En el preludio del proceso electoral de 2024, cuando las definiciones de candidaturas copan nuestra atención, trasciende el impúdico reparto protagonizado por varios dirigentes políticos, lo cual exige preguntarnos en qué medida el quehacer de los partidos abona a la calidad de la democracia, al fortalecimiento de la confianza ciudadana y al desarrollo de un mejor país.
Todo indica que los partidos son organismos problemáticos de la sociedad. Así fueron concebidos por algunos estudiosos del siglo XVIII, época en la que ya se hablaba de ellos como facciones que solo pretendían satisfacer o proteger sus propios intereses, evitando la búsqueda del bien general del Estado. Allá por 1742, el filósofo británico David Hume —quien tenía una versión un poco más positiva sobre estas instituciones— no tuvo empacho en relacionarlos con grupos o personajes capaces de sembrar el odio y la confrontación.
Sin duda, lo que hoy está en entredicho es la validez, la legitimidad o la aceptación social de los partidos políticos. Quisiéramos que prevaleciera la más clara defensa que sobre ellos hizo el escritor Edmund Burke, al argumentar que eran capaces de compartir con el pueblo el interés por el bien común. Yo no los desdeño del todo, porque con el paso del tiempo han demostrado —quizá menos de lo deseable— que, cuando se conducen con principios éticos, son capaces de intervenir en la vida de las instituciones públicas y mediante ellas dar cauce a las propuestas de la sociedad. No obstante, cuanto más nos aferramos al propósito de legitimar su existencia, aparecen "pseudo-dirigentes" que se empecinan en hacernos creer lo contario. Mire si no:
Hace unos días trascendió que el priista Alejandro Moreno, el panista Marko Cortés y el perredista Jesús Zambrano, es decir, los tres líderes opositores que decidieron integrar la alianza "Fuerza y Corazón por México", se anotaron en primer lugar de las listas de candidatos por representación proporcional al Senado de la República. No tendrán que hacer campaña para ganarse un escaño. Llegarán a la cámara alta debido a los porcentajes que sus institutos políticos obtengan en la elección del próximo 2 de junio, por lo que solo un resultado catastrófico les impediría el cometido.
La polémica decisión, o el agandalle, para llamarlo por su nombre, provocó una que otra turbulencia.

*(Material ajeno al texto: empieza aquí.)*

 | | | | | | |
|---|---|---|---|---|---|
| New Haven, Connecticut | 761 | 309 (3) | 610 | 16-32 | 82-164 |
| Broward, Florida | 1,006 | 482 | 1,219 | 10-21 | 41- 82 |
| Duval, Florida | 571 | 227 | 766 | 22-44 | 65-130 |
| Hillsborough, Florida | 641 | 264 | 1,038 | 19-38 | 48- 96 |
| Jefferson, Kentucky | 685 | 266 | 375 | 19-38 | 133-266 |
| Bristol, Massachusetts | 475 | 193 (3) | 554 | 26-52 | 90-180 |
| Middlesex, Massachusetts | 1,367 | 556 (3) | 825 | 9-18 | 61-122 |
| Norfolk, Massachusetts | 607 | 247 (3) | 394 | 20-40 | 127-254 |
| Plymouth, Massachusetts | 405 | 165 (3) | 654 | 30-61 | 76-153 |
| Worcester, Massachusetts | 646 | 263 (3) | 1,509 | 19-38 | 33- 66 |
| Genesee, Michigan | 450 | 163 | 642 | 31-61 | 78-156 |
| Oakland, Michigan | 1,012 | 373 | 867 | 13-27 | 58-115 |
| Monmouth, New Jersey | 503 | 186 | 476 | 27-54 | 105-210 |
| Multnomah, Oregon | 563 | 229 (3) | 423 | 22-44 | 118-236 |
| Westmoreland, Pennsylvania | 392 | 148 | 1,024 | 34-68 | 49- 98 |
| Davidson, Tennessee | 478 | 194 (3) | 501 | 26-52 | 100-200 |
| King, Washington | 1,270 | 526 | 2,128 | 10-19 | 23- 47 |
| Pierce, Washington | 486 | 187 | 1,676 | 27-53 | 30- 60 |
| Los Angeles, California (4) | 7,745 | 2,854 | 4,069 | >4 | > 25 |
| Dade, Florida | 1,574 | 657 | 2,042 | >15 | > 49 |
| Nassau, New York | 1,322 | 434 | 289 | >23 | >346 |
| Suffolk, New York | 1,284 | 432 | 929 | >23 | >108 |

Por ejemplo, al de por sí cuestionado liderazgo que los caracteriza, se sumó el calificativo de vulgares ambiciosos que les propinó el expresidente Felipe Calderón (el mensajero es lo de menos), porque "sólo les importan sus puestos y los de sus amigos, no el país". ¿Acaso no se referían a eso los pensadores europeos de hace casi 300 años cuando calificaban a los partidos como grupos preocupados por sus intereses y conducidos por personajes capaces de sembrar el odio y la confrontación? Tal cual.
Políticos como ellos deberían aprender de las experiencias y enseñanzas de Cayo Salustio Crispo, historiador romano y tribuno del pueblo, mejor conocido como Salustio, quien fue pretor y gobernador de la provincia de África Nova, cargo en el que se hizo de riquezas y cometió toda clase de corrupción financiera sobre las entradas públicas. Durante los últimos diez años de su vida se retiró definitivamente de la acción política para dedicarse a reflexionar y escribir sobre la historia del pueblo romano.
En los primeros párrafos de su insigne obra "La conjura de Catilina", el también senador y jefe del partido cesariano (siempre fue aliado indiscutible de César) reveló de qué manera el espíritu puede condenarse a la miseria: "al comienzo, como la mayoría, me dejé llevar con pasión a la política, y en ella me pasaron muchos lances adversos. Pues en lugar de vergüenza, desprendimiento y mérito personal, imperaban la osadía, el soborno y la avaricia. Y si bien mi espíritu, desacostumbrado a las malas conductas, rechazaba tales vicios, con todo, en medio de tamaños desafueros mi frágil edad estaba prisionera y corrompida por la ambición. Y siendo así que disentía de las malas costumbres de los otros, el ansia por un cargo público me atormentaba con maledicencia".
Salustio expresó que la virtud es la mejor forma de hacer que el recuerdo de nosotros sea lo más largo posible. "El espíritu —dijo— nos es común con los dioses. Por lo cual a mí me parece que es mejor buscar la gloria con el recurso de la inteligencia que con el de la fuerza y la ambición".